▶ REQUIRED WORK
From the entries, return every line where the string "charset" shows up.

··· RECORD EXCERPTS

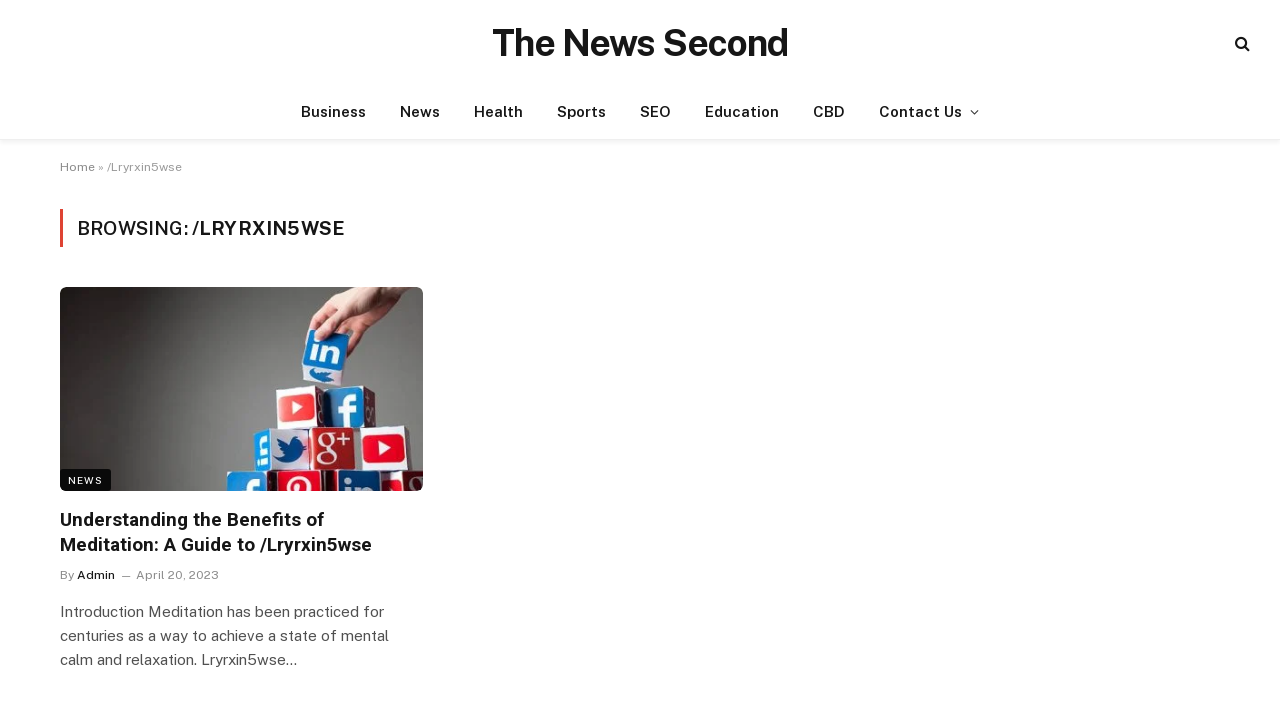

--- FILE ---
content_type: text/html; charset=utf-8
request_url: https://www.google.com/recaptcha/api2/aframe
body_size: 257
content:
<!DOCTYPE HTML><html><head><meta http-equiv="content-type" content="text/html; charset=UTF-8"></head><body><script nonce="PgI1ibd7MBIY-agS2O-JBg">/** Anti-fraud and anti-abuse applications only. See google.com/recaptcha */ try{var clients={'sodar':'https://pagead2.googlesyndication.com/pagead/sodar?'};window.addEventListener("message",function(a){try{if(a.source===window.parent){var b=JSON.parse(a.data);var c=clients[b['id']];if(c){var d=document.createElement('img');d.src=c+b['params']+'&rc='+(localStorage.getItem("rc::a")?sessionStorage.getItem("rc::b"):"");window.document.body.appendChild(d);sessionStorage.setItem("rc::e",parseInt(sessionStorage.getItem("rc::e")||0)+1);localStorage.setItem("rc::h",'1768607335620');}}}catch(b){}});window.parent.postMessage("_grecaptcha_ready", "*");}catch(b){}</script></body></html>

······

▶ TASK ANSWER
content_type: text/html; charset=utf-8
<!DOCTYPE HTML><html><head><meta http-equiv="content-type" content="text/html; charset=UTF-8"></head><body><script nonce="PgI1ibd7MBIY-agS2O-JBg">/** Anti-fraud and anti-abuse applications only. See google.com/recaptcha */ try{var clients={'sodar':'https://pagead2.googlesyndication.com/pagead/sodar?'};window.addEventListener("message",function(a){try{if(a.source===window.parent){var b=JSON.parse(a.data);var c=clients[b['id']];if(c){var d=document.createElement('img');d.src=c+b['params']+'&rc='+(localStorage.getItem("rc::a")?sessionStorage.getItem("rc::b"):"");window.document.body.appendChild(d);sessionStorage.setItem("rc::e",parseInt(sessionStorage.getItem("rc::e")||0)+1);localStorage.setItem("rc::h",'1768607335620');}}}catch(b){}});window.parent.postMessage("_grecaptcha_ready", "*");}catch(b){}</script></body></html>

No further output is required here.